──────── Source data

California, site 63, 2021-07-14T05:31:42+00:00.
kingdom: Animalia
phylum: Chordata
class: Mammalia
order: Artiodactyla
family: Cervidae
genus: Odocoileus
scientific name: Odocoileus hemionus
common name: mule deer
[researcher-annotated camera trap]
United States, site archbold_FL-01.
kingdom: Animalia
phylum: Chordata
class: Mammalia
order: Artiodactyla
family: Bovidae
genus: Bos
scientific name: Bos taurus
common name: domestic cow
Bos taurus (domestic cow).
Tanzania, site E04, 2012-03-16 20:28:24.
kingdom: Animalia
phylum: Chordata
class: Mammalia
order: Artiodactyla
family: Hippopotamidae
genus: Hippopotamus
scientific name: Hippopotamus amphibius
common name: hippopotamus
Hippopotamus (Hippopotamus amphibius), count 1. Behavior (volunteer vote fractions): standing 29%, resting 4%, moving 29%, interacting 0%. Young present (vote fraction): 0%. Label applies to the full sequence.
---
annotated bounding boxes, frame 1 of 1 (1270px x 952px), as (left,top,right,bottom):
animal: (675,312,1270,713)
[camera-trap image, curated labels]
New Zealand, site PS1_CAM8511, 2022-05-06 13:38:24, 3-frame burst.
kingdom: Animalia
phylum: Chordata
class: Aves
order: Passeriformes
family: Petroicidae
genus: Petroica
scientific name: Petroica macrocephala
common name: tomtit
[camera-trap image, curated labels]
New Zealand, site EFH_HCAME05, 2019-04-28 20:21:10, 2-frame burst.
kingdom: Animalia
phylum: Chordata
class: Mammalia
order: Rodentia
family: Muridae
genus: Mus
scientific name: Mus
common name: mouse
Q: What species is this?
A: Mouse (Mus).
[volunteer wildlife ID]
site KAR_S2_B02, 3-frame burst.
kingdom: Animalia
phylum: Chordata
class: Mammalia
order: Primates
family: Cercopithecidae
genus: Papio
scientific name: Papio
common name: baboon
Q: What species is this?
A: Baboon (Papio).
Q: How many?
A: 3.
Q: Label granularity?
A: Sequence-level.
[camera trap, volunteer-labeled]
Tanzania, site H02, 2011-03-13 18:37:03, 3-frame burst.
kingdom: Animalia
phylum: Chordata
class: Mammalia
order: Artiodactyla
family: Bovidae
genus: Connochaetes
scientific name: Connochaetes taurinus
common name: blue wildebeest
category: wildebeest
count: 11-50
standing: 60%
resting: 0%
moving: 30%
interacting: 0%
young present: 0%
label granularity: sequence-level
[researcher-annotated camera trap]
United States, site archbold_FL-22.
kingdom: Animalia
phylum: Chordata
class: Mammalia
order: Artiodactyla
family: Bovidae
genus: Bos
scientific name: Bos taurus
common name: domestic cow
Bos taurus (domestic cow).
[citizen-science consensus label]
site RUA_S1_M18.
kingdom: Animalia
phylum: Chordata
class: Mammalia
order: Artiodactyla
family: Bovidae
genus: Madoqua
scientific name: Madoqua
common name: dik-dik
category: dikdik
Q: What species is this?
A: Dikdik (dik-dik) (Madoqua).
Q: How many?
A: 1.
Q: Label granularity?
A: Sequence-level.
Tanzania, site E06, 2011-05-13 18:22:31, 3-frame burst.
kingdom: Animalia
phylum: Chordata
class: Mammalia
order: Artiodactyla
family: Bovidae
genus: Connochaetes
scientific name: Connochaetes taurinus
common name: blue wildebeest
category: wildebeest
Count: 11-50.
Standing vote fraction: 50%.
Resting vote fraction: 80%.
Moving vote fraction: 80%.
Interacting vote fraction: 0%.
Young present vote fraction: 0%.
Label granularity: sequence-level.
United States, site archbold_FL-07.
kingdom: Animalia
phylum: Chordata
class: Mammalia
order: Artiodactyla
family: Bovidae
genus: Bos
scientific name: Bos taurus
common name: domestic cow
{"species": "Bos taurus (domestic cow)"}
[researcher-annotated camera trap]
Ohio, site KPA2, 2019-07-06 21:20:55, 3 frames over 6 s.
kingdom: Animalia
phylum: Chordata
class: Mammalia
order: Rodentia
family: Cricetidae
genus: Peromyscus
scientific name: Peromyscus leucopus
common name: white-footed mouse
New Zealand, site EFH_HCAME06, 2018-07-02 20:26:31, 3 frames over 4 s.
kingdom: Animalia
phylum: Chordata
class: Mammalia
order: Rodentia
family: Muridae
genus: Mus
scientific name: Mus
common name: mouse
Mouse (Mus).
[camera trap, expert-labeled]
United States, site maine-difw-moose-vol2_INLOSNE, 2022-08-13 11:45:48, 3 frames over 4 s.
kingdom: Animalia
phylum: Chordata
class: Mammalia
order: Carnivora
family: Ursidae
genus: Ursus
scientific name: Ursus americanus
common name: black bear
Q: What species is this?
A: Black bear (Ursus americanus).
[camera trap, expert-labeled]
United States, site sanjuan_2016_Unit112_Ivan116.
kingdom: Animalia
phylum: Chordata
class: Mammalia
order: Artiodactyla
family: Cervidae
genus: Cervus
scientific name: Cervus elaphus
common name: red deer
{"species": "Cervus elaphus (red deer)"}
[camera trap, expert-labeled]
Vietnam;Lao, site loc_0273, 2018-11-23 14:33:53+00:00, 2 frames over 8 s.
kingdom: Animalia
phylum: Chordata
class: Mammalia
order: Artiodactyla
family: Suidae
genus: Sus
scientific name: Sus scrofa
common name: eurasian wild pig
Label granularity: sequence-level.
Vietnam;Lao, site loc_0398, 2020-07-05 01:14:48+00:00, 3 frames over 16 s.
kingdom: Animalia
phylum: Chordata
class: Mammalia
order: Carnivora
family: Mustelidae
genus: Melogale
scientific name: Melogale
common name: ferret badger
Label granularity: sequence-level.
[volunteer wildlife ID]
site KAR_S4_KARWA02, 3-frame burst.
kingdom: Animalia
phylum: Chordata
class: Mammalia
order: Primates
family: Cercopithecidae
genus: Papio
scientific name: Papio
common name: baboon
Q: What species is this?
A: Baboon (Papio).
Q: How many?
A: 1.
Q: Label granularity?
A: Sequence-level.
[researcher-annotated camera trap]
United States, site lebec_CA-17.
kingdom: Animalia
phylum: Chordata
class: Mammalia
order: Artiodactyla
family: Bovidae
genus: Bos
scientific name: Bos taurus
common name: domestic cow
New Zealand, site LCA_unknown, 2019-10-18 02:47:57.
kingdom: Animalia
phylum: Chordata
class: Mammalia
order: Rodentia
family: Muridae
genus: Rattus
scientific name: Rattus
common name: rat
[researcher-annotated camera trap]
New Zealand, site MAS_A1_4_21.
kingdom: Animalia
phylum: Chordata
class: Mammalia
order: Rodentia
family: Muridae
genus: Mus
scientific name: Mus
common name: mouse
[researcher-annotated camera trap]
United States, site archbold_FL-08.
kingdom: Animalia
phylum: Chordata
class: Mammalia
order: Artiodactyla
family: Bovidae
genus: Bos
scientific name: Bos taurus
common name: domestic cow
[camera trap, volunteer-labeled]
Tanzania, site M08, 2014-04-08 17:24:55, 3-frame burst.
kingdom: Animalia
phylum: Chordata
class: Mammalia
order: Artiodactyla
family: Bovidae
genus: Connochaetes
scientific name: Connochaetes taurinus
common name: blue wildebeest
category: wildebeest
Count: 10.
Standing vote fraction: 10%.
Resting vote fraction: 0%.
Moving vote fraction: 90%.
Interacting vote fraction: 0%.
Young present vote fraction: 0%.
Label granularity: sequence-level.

────────────────

▶ Task statement
The records above should be set down again word for word.

▶ Response to this exercise
California, site 63, 2021-07-14T05:31:42+00:00.
kingdom: Animalia
phylum: Chordata
class: Mammalia
order: Artiodactyla
family: Cervidae
genus: Odocoileus
scientific name: Odocoileus hemionus
common name: mule deer
[researcher-annotated camera trap]
United States, site archbold_FL-01.
kingdom: Animalia
phylum: Chordata
class: Mammalia
order: Artiodactyla
family: Bovidae
genus: Bos
scientific name: Bos taurus
common name: domestic cow
Bos taurus (domestic cow).
Tanzania, site E04, 2012-03-16 20:28:24.
kingdom: Animalia
phylum: Chordata
class: Mammalia
order: Artiodactyla
family: Hippopotamidae
genus: Hippopotamus
scientific name: Hippopotamus amphibius
common name: hippopotamus
Hippopotamus (Hippopotamus amphibius), count 1. Behavior (volunteer vote fractions): standing 29%, resting 4%, moving 29%, interacting 0%. Young present (vote fraction): 0%. Label applies to the full sequence.
---
annotated bounding boxes, frame 1 of 1 (1270px x 952px), as (left,top,right,bottom):
animal: (675,312,1270,713)
[camera-trap image, curated labels]
New Zealand, site PS1_CAM8511, 2022-05-06 13:38:24, 3-frame burst.
kingdom: Animalia
phylum: Chordata
class: Aves
order: Passeriformes
family: Petroicidae
genus: Petroica
scientific name: Petroica macrocephala
common name: tomtit
[camera-trap image, curated labels]
New Zealand, site EFH_HCAME05, 2019-04-28 20:21:10, 2-frame burst.
kingdom: Animalia
phylum: Chordata
class: Mammalia
order: Rodentia
family: Muridae
genus: Mus
scientific name: Mus
common name: mouse
Q: What species is this?
A: Mouse (Mus).
[volunteer wildlife ID]
site KAR_S2_B02, 3-frame burst.
kingdom: Animalia
phylum: Chordata
class: Mammalia
order: Primates
family: Cercopithecidae
genus: Papio
scientific name: Papio
common name: baboon
Q: What species is this?
A: Baboon (Papio).
Q: How many?
A: 3.
Q: Label granularity?
A: Sequence-level.
[camera trap, volunteer-labeled]
Tanzania, site H02, 2011-03-13 18:37:03, 3-frame burst.
kingdom: Animalia
phylum: Chordata
class: Mammalia
order: Artiodactyla
family: Bovidae
genus: Connochaetes
scientific name: Connochaetes taurinus
common name: blue wildebeest
category: wildebeest
count: 11-50
standing: 60%
resting: 0%
moving: 30%
interacting: 0%
young present: 0%
label granularity: sequence-level
[researcher-annotated camera trap]
United States, site archbold_FL-22.
kingdom: Animalia
phylum: Chordata
class: Mammalia
order: Artiodactyla
family: Bovidae
genus: Bos
scientific name: Bos taurus
common name: domestic cow
Bos taurus (domestic cow).
[citizen-science consensus label]
site RUA_S1_M18.
kingdom: Animalia
phylum: Chordata
class: Mammalia
order: Artiodactyla
family: Bovidae
genus: Madoqua
scientific name: Madoqua
common name: dik-dik
category: dikdik
Q: What species is this?
A: Dikdik (dik-dik) (Madoqua).
Q: How many?
A: 1.
Q: Label granularity?
A: Sequence-level.
Tanzania, site E06, 2011-05-13 18:22:31, 3-frame burst.
kingdom: Animalia
phylum: Chordata
class: Mammalia
order: Artiodactyla
family: Bovidae
genus: Connochaetes
scientific name: Connochaetes taurinus
common name: blue wildebeest
category: wildebeest
Count: 11-50.
Standing vote fraction: 50%.
Resting vote fraction: 80%.
Moving vote fraction: 80%.
Interacting vote fraction: 0%.
Young present vote fraction: 0%.
Label granularity: sequence-level.
United States, site archbold_FL-07.
kingdom: Animalia
phylum: Chordata
class: Mammalia
order: Artiodactyla
family: Bovidae
genus: Bos
scientific name: Bos taurus
common name: domestic cow
{"species": "Bos taurus (domestic cow)"}
[researcher-annotated camera trap]
Ohio, site KPA2, 2019-07-06 21:20:55, 3 frames over 6 s.
kingdom: Animalia
phylum: Chordata
class: Mammalia
order: Rodentia
family: Cricetidae
genus: Peromyscus
scientific name: Peromyscus leucopus
common name: white-footed mouse
New Zealand, site EFH_HCAME06, 2018-07-02 20:26:31, 3 frames over 4 s.
kingdom: Animalia
phylum: Chordata
class: Mammalia
order: Rodentia
family: Muridae
genus: Mus
scientific name: Mus
common name: mouse
Mouse (Mus).
[camera trap, expert-labeled]
United States, site maine-difw-moose-vol2_INLOSNE, 2022-08-13 11:45:48, 3 frames over 4 s.
kingdom: Animalia
phylum: Chordata
class: Mammalia
order: Carnivora
family: Ursidae
genus: Ursus
scientific name: Ursus americanus
common name: black bear
Q: What species is this?
A: Black bear (Ursus americanus).
[camera trap, expert-labeled]
United States, site sanjuan_2016_Unit112_Ivan116.
kingdom: Animalia
phylum: Chordata
class: Mammalia
order: Artiodactyla
family: Cervidae
genus: Cervus
scientific name: Cervus elaphus
common name: red deer
{"species": "Cervus elaphus (red deer)"}
[camera trap, expert-labeled]
Vietnam;Lao, site loc_0273, 2018-11-23 14:33:53+00:00, 2 frames over 8 s.
kingdom: Animalia
phylum: Chordata
class: Mammalia
order: Artiodactyla
family: Suidae
genus: Sus
scientific name: Sus scrofa
common name: eurasian wild pig
Label granularity: sequence-level.
Vietnam;Lao, site loc_0398, 2020-07-05 01:14:48+00:00, 3 frames over 16 s.
kingdom: Animalia
phylum: Chordata
class: Mammalia
order: Carnivora
family: Mustelidae
genus: Melogale
scientific name: Melogale
common name: ferret badger
Label granularity: sequence-level.
[volunteer wildlife ID]
site KAR_S4_KARWA02, 3-frame burst.
kingdom: Animalia
phylum: Chordata
class: Mammalia
order: Primates
family: Cercopithecidae
genus: Papio
scientific name: Papio
common name: baboon
Q: What species is this?
A: Baboon (Papio).
Q: How many?
A: 1.
Q: Label granularity?
A: Sequence-level.
[researcher-annotated camera trap]
United States, site lebec_CA-17.
kingdom: Animalia
phylum: Chordata
class: Mammalia
order: Artiodactyla
family: Bovidae
genus: Bos
scientific name: Bos taurus
common name: domestic cow
New Zealand, site LCA_unknown, 2019-10-18 02:47:57.
kingdom: Animalia
phylum: Chordata
class: Mammalia
order: Rodentia
family: Muridae
genus: Rattus
scientific name: Rattus
common name: rat
[researcher-annotated camera trap]
New Zealand, site MAS_A1_4_21.
kingdom: Animalia
phylum: Chordata
class: Mammalia
order: Rodentia
family: Muridae
genus: Mus
scientific name: Mus
common name: mouse
[researcher-annotated camera trap]
United States, site archbold_FL-08.
kingdom: Animalia
phylum: Chordata
class: Mammalia
order: Artiodactyla
family: Bovidae
genus: Bos
scientific name: Bos taurus
common name: domestic cow
[camera trap, volunteer-labeled]
Tanzania, site M08, 2014-04-08 17:24:55, 3-frame burst.
kingdom: Animalia
phylum: Chordata
class: Mammalia
order: Artiodactyla
family: Bovidae
genus: Connochaetes
scientific name: Connochaetes taurinus
common name: blue wildebeest
category: wildebeest
Count: 10.
Standing vote fraction: 10%.
Resting vote fraction: 0%.
Moving vote fraction: 90%.
Interacting vote fraction: 0%.
Young present vote fraction: 0%.
Label granularity: sequence-level.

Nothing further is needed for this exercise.